Supplied entries:

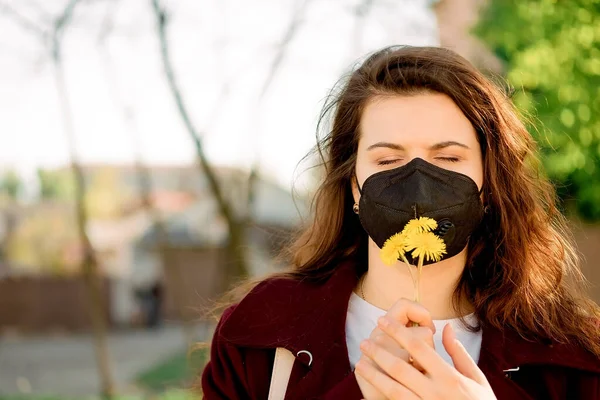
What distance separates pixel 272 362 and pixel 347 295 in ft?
1.05

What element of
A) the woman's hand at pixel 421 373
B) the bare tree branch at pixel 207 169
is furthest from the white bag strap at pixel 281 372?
the bare tree branch at pixel 207 169

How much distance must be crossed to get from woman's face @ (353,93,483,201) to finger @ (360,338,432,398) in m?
0.61

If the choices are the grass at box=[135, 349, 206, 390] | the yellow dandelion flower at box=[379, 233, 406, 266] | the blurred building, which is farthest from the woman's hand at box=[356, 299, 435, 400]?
the blurred building

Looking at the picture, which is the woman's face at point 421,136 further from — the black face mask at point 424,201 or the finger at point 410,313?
the finger at point 410,313

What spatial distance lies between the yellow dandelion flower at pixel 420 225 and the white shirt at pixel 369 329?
382 mm

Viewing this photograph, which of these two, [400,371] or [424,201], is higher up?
[424,201]

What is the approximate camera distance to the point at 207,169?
810cm

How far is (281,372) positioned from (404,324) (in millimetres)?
553

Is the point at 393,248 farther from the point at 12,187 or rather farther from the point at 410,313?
the point at 12,187

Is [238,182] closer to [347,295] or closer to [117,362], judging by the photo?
[347,295]

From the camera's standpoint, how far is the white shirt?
2418mm

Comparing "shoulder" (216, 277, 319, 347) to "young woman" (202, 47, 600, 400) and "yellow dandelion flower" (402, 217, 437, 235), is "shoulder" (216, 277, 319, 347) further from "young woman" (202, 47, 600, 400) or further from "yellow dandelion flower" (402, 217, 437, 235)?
"yellow dandelion flower" (402, 217, 437, 235)

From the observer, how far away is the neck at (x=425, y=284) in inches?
96.2

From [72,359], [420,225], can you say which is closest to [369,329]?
[420,225]
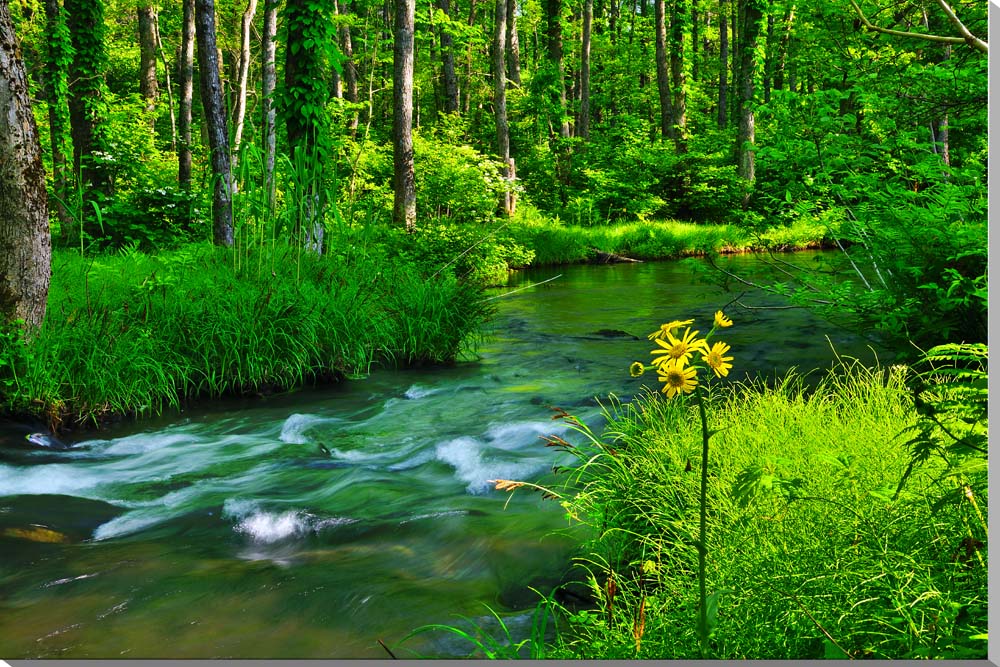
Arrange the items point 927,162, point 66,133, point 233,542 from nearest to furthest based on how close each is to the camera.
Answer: point 233,542 < point 927,162 < point 66,133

Exercise goal: Write out the records from the line with "Is the point" up to and including the last line of the records, with the pictures left out.

Answer to this problem:
Is the point at 393,248 farther from the point at 12,187 or rather farther from the point at 410,313?
the point at 12,187

Is [238,182] closer to [347,295] or closer to [117,362], judging by the photo?
[347,295]

From the camera's standpoint, how far is the white shirt?
2418mm

Comparing "shoulder" (216, 277, 319, 347) to "young woman" (202, 47, 600, 400) and "yellow dandelion flower" (402, 217, 437, 235), is "shoulder" (216, 277, 319, 347) further from "young woman" (202, 47, 600, 400) or further from "yellow dandelion flower" (402, 217, 437, 235)?
"yellow dandelion flower" (402, 217, 437, 235)

From the observer, how far away is the neck at (x=425, y=284) in inches?
96.2

From [72,359], [420,225], can you say which is closest to [369,329]?
[420,225]
Arrange the items point 927,162, point 66,133, point 233,542 from nearest to furthest based on how close each is to the camera.
Answer: point 233,542 < point 927,162 < point 66,133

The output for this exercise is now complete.